Assigned task => Output the span of lines from the one that contains "Маски против выпадения" through the end of the records, inclusive, exactly as written and free of pictures.

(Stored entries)
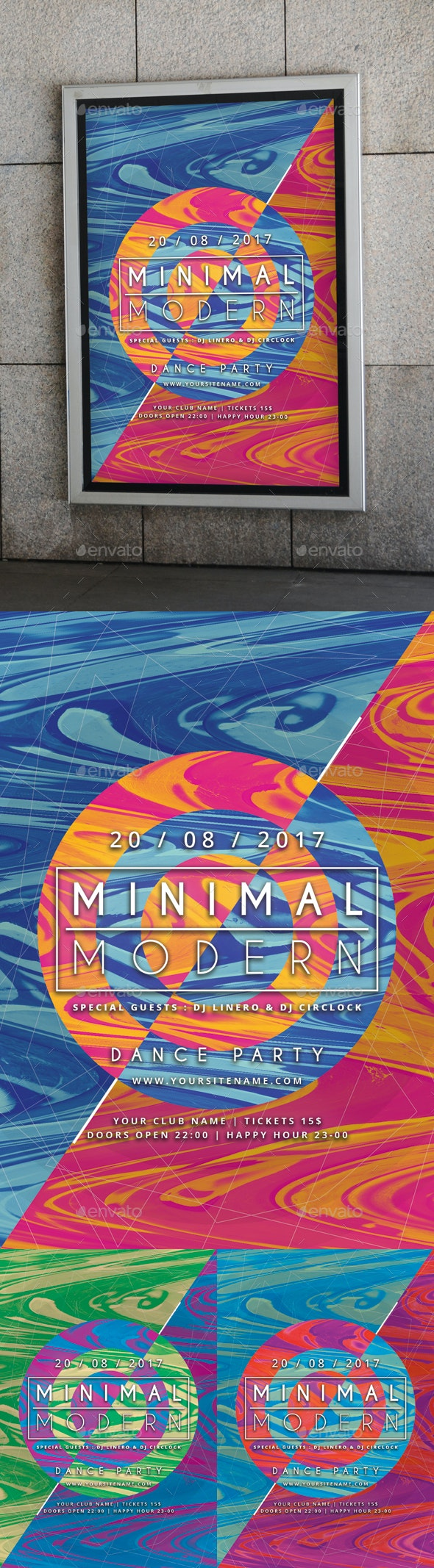 Abstract Minimal Modern Poster - Clubs & Parties Events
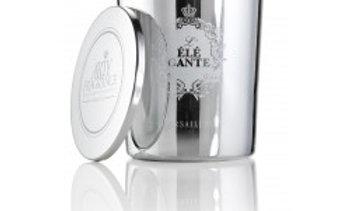 Candle «Elégante» Collection Barock 180 gr.6.5oz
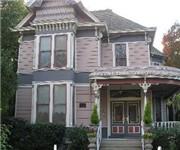 Photo of Hennessey House B&B - Napa, CA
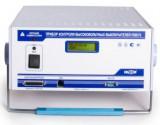 ПКВ/У3.0 — прибор контроля высоковольтных выключателей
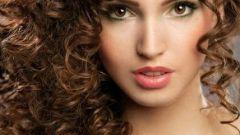 Маски против выпадения волос с репейным маслом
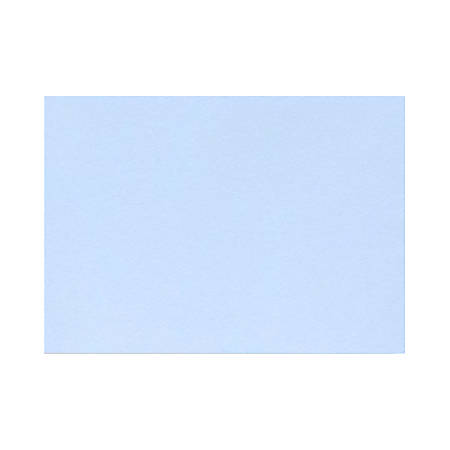 """LUX Mini Flat Cards, #17, 2 9/16"""" x 3 9/16"""", Baby Blue, Pack Of 250"""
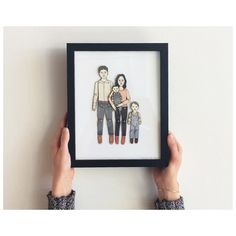 FRAMED Paper Doll Portrait by JordanGraceOwens, based in the US and selling on Etsy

Result =>
 Маски против выпадения волос с репейным маслом
 """LUX Mini Flat Cards, #17, 2 9/16"""" x 3 9/16"""", Baby Blue, Pack Of 250"""
 FRAMED Paper Doll Portrait by JordanGraceOwens, based in the US and selling on Etsy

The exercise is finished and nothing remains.